◆ PAGE TEXT
+ + + +

Hope

(This was first posted to my Instagram and Facebook pages.)

I wonder what Instagram or Facebook would look like if we only posted photos of the moments in our lives when we’re not accomplishing something. While it makes sense to think that viewing the success of others should be inspiring or motivating, we instead see spikes in cynicism, depression and hopelessness directly connected to engagement with social media. Every time we see our friends or those we admire celebrating accomplishments and success it becomes nearly impossible to refrain from comparing that with our own life. Perhaps it’s even subconscious, a little bit out of our realm of awareness. But the crazy thing is how drawn we are to it, almost to the point of obsession. As if we can vicariously experience the sense of value that comes with their achievement.

+ + + +

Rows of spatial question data
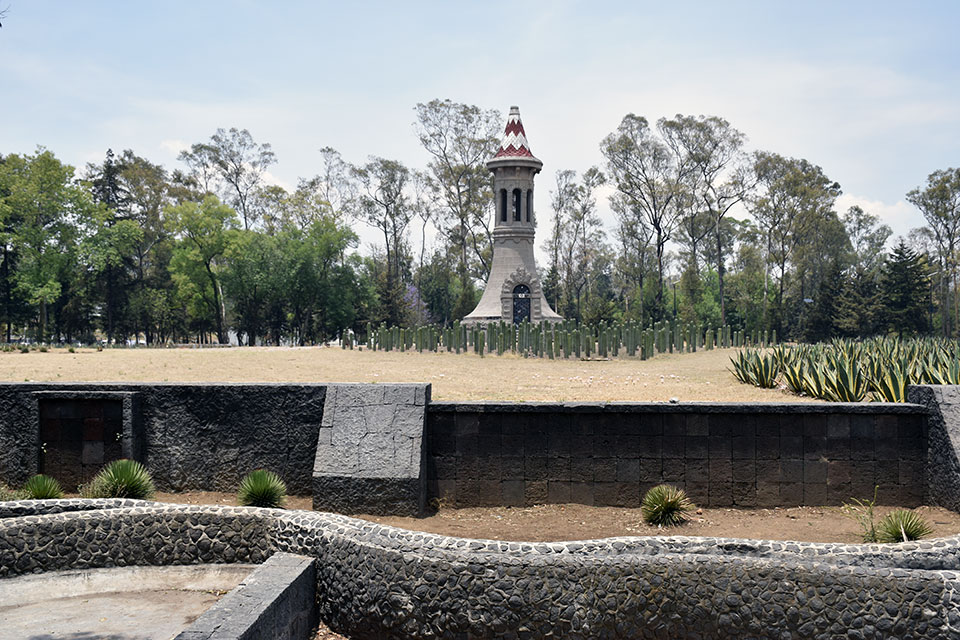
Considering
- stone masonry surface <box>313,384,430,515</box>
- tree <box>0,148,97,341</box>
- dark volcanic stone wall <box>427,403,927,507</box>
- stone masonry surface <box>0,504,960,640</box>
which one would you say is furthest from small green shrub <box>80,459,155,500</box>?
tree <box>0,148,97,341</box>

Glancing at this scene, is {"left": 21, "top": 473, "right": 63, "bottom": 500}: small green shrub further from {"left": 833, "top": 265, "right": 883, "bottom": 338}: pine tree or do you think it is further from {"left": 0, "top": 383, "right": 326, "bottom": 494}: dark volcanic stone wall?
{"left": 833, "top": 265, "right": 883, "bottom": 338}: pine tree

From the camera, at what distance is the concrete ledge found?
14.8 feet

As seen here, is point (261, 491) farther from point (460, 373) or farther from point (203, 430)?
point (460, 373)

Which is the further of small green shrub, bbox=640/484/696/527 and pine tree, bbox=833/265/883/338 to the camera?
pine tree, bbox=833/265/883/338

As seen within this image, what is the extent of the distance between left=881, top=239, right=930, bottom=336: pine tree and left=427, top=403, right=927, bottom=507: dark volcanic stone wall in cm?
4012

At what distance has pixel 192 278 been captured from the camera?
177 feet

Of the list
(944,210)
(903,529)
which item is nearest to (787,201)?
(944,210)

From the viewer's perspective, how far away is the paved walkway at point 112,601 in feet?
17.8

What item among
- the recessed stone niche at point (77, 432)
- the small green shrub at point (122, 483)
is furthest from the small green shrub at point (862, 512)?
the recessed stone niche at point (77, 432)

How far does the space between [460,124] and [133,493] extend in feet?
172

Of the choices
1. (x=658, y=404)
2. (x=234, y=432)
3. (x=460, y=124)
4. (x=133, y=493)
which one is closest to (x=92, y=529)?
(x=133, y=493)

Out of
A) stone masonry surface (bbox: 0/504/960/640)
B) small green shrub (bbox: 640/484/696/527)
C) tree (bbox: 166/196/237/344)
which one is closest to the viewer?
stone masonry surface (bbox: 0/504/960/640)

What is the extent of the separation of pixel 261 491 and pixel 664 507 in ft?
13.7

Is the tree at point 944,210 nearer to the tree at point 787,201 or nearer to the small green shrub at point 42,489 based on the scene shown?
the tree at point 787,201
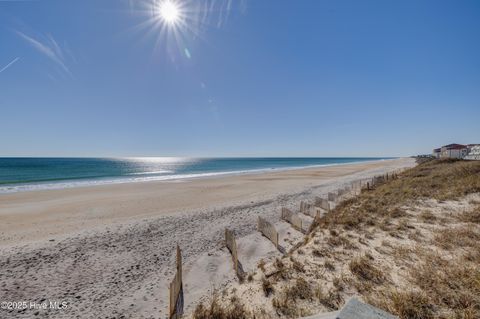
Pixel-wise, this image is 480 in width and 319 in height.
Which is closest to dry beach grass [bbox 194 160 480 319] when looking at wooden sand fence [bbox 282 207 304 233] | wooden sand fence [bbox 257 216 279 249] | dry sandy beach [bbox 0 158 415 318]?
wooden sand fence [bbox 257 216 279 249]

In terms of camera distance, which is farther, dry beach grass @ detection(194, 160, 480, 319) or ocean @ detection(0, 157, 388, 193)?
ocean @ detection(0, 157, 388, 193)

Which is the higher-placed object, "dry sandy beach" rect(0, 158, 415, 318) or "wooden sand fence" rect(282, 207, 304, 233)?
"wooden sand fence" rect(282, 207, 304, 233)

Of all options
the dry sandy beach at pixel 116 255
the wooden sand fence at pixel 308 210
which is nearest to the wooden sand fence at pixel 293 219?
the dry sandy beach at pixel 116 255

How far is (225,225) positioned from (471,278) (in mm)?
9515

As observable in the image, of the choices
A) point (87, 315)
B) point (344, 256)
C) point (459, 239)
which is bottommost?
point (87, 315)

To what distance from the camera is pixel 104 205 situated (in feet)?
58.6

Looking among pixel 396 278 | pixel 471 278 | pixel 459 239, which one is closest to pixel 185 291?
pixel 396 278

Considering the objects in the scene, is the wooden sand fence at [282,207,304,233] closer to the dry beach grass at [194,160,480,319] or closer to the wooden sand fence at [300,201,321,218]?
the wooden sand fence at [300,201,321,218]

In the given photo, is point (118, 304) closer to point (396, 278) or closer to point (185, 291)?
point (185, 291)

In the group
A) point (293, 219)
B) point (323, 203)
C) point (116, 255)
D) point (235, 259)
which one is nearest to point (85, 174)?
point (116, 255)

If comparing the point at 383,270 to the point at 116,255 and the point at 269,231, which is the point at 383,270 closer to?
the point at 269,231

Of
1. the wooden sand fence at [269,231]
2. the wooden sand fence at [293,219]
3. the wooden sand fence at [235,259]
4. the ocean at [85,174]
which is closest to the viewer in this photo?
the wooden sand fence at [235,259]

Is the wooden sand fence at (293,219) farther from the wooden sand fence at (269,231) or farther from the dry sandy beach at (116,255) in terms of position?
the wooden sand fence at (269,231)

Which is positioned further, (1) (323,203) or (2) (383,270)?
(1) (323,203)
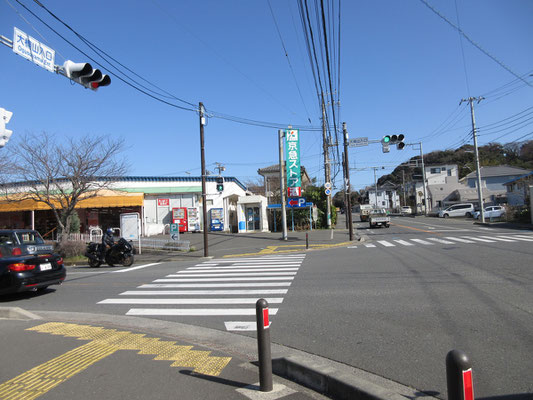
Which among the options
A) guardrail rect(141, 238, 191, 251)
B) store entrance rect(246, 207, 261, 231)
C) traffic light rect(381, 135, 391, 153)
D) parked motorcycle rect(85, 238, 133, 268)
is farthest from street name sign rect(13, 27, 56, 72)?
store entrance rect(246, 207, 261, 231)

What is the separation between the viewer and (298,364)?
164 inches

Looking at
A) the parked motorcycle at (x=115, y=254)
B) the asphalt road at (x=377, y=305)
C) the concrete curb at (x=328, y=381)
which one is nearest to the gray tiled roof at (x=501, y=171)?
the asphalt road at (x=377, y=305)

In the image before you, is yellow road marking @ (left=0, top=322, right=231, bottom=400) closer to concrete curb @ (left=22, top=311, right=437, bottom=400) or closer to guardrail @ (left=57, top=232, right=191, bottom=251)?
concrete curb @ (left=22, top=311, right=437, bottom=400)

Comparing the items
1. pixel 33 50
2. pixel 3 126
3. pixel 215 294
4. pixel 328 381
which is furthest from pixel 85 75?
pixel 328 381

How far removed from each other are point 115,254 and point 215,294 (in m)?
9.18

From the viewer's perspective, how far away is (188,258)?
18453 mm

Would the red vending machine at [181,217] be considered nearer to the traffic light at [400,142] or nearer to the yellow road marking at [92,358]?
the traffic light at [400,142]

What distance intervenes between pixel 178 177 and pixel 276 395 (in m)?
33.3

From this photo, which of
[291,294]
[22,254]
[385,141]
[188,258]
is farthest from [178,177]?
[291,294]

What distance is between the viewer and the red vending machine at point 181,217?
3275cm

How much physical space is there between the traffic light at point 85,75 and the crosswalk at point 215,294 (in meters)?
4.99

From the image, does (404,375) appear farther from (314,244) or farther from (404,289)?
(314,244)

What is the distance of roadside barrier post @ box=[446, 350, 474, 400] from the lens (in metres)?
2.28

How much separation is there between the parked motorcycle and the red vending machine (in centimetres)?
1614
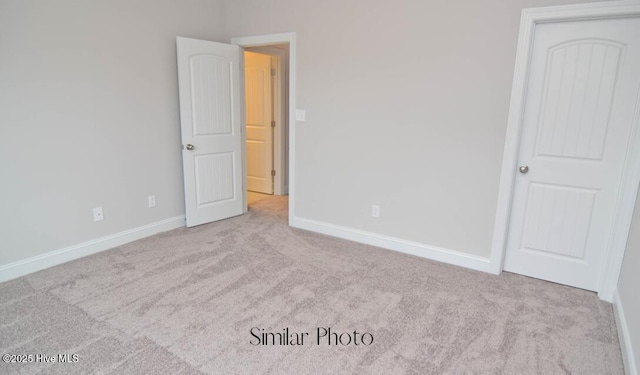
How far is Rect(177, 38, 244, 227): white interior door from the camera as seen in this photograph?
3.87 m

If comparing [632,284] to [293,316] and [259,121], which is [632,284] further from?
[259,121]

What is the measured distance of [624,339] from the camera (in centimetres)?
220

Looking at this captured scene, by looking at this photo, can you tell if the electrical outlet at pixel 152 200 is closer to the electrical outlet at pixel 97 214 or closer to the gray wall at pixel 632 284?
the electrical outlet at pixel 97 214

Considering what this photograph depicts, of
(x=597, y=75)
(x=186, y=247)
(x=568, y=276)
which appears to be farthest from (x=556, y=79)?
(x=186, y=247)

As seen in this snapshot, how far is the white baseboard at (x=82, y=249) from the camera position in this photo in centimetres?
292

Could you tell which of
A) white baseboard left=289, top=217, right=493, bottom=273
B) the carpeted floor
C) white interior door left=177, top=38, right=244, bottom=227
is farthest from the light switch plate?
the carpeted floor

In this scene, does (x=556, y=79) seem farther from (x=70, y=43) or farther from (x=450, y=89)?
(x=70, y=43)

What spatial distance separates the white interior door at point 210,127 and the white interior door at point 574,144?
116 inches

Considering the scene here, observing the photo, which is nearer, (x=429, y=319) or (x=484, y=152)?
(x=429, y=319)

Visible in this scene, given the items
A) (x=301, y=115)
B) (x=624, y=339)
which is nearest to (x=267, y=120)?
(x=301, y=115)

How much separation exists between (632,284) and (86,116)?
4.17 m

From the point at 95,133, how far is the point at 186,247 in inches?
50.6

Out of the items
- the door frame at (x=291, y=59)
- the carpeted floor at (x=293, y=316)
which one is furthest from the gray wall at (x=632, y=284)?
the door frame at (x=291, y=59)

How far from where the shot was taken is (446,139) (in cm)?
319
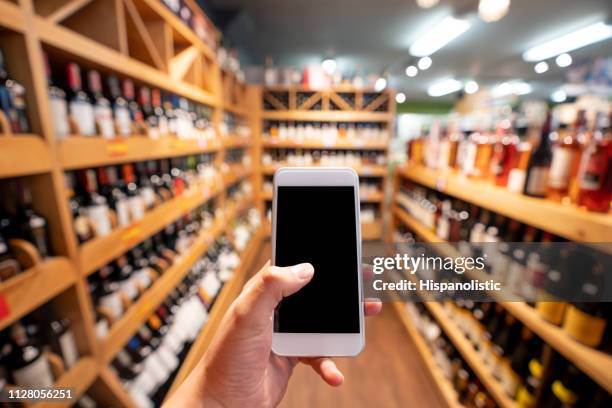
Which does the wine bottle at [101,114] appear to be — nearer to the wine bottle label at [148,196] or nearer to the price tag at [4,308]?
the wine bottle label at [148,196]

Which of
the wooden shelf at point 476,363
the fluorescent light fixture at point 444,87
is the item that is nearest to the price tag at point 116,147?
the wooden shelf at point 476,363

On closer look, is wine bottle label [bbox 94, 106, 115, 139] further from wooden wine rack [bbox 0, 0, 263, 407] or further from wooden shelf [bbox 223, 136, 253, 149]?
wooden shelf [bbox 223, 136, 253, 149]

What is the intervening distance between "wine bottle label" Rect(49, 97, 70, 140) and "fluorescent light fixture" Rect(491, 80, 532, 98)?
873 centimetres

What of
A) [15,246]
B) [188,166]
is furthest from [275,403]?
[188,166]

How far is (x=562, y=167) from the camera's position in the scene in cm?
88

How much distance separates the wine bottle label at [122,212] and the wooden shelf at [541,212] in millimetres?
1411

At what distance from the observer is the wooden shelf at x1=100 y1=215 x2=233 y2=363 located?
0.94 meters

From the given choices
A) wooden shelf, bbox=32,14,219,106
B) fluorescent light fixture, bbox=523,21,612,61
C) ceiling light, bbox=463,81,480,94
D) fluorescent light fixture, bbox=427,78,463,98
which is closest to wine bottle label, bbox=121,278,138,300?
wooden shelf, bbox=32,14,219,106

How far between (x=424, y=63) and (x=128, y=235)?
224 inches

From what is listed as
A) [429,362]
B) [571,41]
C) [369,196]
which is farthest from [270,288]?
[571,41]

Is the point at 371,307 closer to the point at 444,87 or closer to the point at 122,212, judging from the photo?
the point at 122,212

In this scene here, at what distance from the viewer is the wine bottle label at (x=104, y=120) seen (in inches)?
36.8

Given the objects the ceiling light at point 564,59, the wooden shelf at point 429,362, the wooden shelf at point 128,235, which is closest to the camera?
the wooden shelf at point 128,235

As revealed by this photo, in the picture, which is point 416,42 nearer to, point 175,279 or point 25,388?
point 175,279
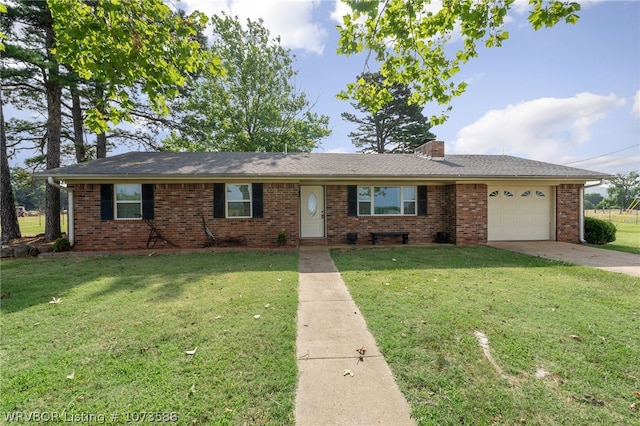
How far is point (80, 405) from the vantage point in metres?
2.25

+ + + +

◆ STATED PROBLEM A
Retype everything in the social media essay from "I wonder what" down to "with their achievement.".
◆ STATED PROBLEM B
Please pick out each line of the listing that contains the word "choices".
The social media essay and the listing have no connection to each other.

◆ RIGHT ANSWER A
I wonder what Instagram or Facebook would look like if we only posted photos of the moments in our lives when we’re not accomplishing something. While it makes sense to think that viewing the success of others should be inspiring or motivating, we instead see spikes in cynicism, depression and hopelessness directly connected to engagement with social media. Every time we see our friends or those we admire celebrating accomplishments and success it becomes nearly impossible to refrain from comparing that with our own life. Perhaps it’s even subconscious, a little bit out of our realm of awareness. But the crazy thing is how drawn we are to it, almost to the point of obsession. As if we can vicariously experience the sense of value that comes with their achievement.

◆ RIGHT ANSWER B
Of the choices
As observable in the image, of the choices
From the given choices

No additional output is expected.